Ray's tapping his foot again and clearly itching to speak, but he doesn't. Instead he pushes a hand through his already slicked back hair, then glances at Brad under his lashes and holds out a plastic flower he must have stolen from one of the fuckugly arrangements around the room. He bats his eyelashes sadly. Brad does not laugh. He will get Ray back for that one later.

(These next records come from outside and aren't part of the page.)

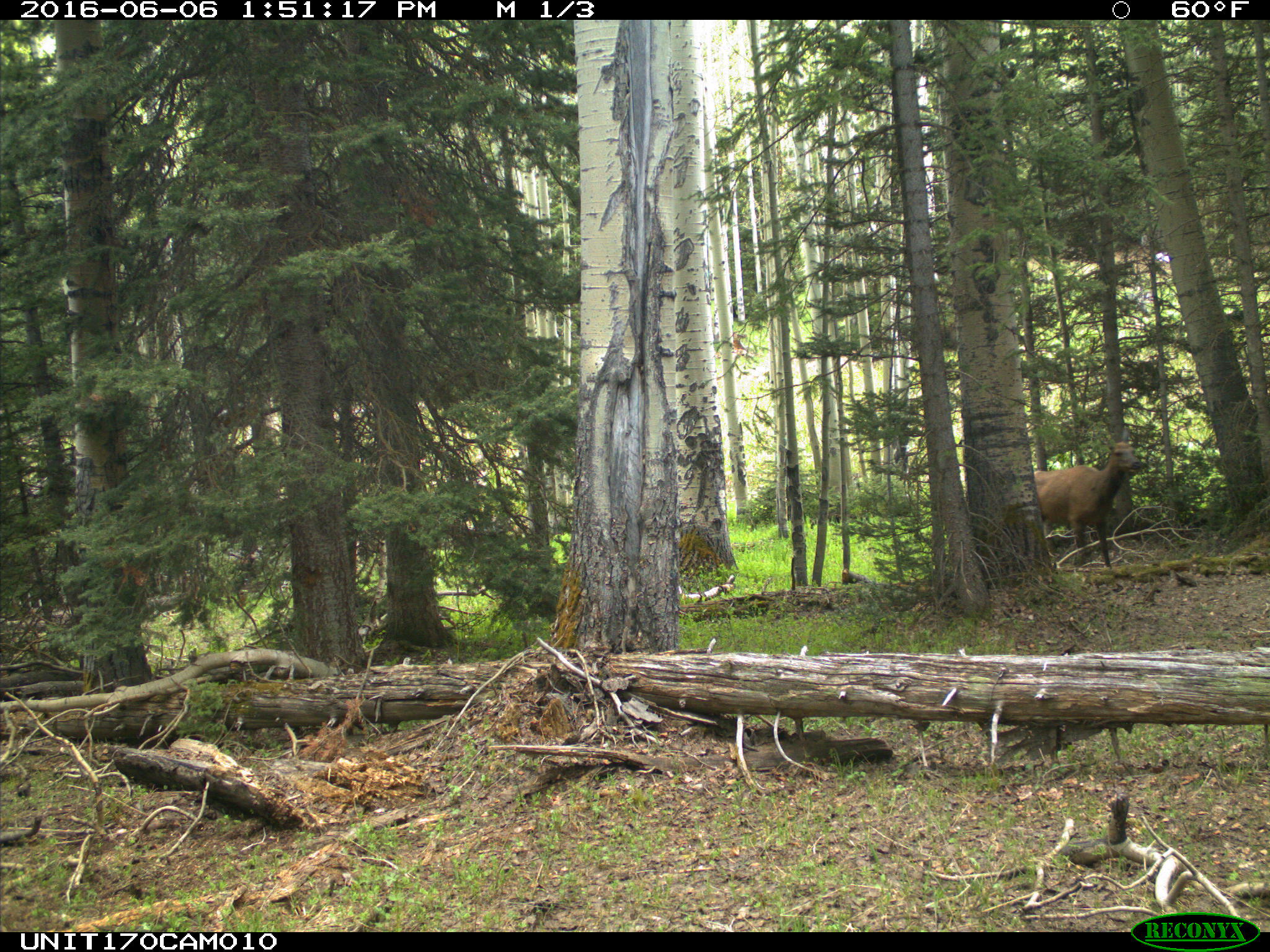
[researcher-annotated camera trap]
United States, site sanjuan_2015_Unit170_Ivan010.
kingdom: Animalia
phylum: Chordata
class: Mammalia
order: Artiodactyla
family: Cervidae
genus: Cervus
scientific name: Cervus elaphus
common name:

Ray's phone rings loudly with the strains of what Brad will never admit to recognizing as Lady GaGa. Impeccable timing. Ray pulls the phone out of his pocket and glances at the screen before tossing it to Brad.

"That's for you, dickbrain," Ray says to the man in the chair.

Brad answers it.

"Nate. Yes. One second," he presses it to the man's ear. "Shut the fuck up and listen."

The man mumbles yes, then yes again, then yes more loudly, still staring straight ahead, voice cracking. Then he tells Nate he understands and nods violently as if Nate can see him.

Brad takes the phone away and throws it back to Ray.

"Let's go."

“Hey,” the man says, sounding like he’s got something caught in his throat. “Hey, are you going to untie me? Plea-“ he cuts himself off, face blotchy with anger and fear, apparently remembering Brad’s words. “Could you.”

Brad ignores him.

"No, no, don't get up on our account," Ray says sarcastically, making a little bow as they make to go.

They leave the man staring at his three dead bodyguards. He won't be able to untie himself (Brad is sure of his work), but he'll be found soon enough. Meanwhile, he'll have a lot of time to think, and a deeply appropriate view.

As far as lessons go, Brad admits it's a sound one. Nate can be surprisingly cruel for someone who looks like the all-American boy next door. Brad assumes that comes from being a cop in a former life.

"I'm right about Tarantino," Ray says. He peels out of the driveway a little faster than is strictly necessary and Brad watches his fingers tap the wheel hyperactively. "Walt agrees."

"Walt agrees to shut you the fuck up, Ray,” Brad says. He unpacks all the metal on his body and reaches down between his legs for the inconspicuous black pack, formerly a camera bad. He curses the ridiculously tiny car again as he nearly knees himself in the nose.

"Walt knows I'm right. Toe-sucking pervert is gay as the day is long, homes."

"Ray, you could make eating pussy gay."

"Well, it's pretty fuckin' gay if a chick does it."

"Point," Brad says. Can't argue with that. He zips the little camera bag and does not feel lighter without the weight of his weapons.

“You think Meesh’d have any coke?” Ray asks, glancing between Brad and the road a little too rapidly.

“Ray. Debrief first. Party second. Driving now.”

When Brad looks over again Ray is grinning unevenly, half his face lit up by the sunset. The light paints him orange, yellow and grey, and makes Brad think of a muzzle flash in the dark.